The bipartisan Electronic Communications Privacy Act Amendments Act of 2015 would offer protection from warrantless digital searches.
The bipartisan Electronic Communications Privacy Act Amendments Act of 2015 would offer protection from warrantless digital searches.

A bicameral, bipartisan bill presented to Senate Wednesday would modernize U.S. electronic privacy laws and offer protection from warrantless searches.

The Electronic Communications Privacy Act Amendments Act of 2015 (ECPA), was introduced  by Patrick Leahy, D-Vt., Sen. Mike Lee, R-Utah, Rep. Kevin Yoder, R-Kan., and Rep.
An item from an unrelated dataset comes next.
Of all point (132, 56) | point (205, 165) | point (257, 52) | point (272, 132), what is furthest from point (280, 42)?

Jared  Polis, D-Colo., would update the 1986 law to keep pace with advances in technology and the internet. 

Leahy, ranking member of the Senate Judiciary Committee and the senator who penned the 1986 law, has been trying to push an amended, updated version through the last Congress, said the reforms to the act “would protect Americans' digital privacy – in their emails, and all the other files and photographs they store in the cloud.”  It would, he said, build consumer trust and provide “law enforcement agencies with the proper tools they need to ensure public safety.”

Calling digital privacy a “bipartisan issue,” Leahy urged for swift action.

His sentiments were echoed by Lee, who along with Leahy tried to get the 113th Congress on board to give the ECPA a much needed facelift. 

“In the nearly three decades since ECPA became law, technology has advanced rapidly and beyond the imagination of anyone living in 1986,” Lee said. “The prevalence of email and the low cost of electronic data storage have made what were once robust protections insufficient to ensure that citizens' Fourth Amendment rights are adequately protected.”

David LeDuc, senior director of public policy at the Software & Information Industry Association (SIIA), noted in a blog post that current law “is failing to provide a legal framework for the 21st Century.” The privacy protection standards differ for digital communications stored at a target's house versus in a provider's servers. 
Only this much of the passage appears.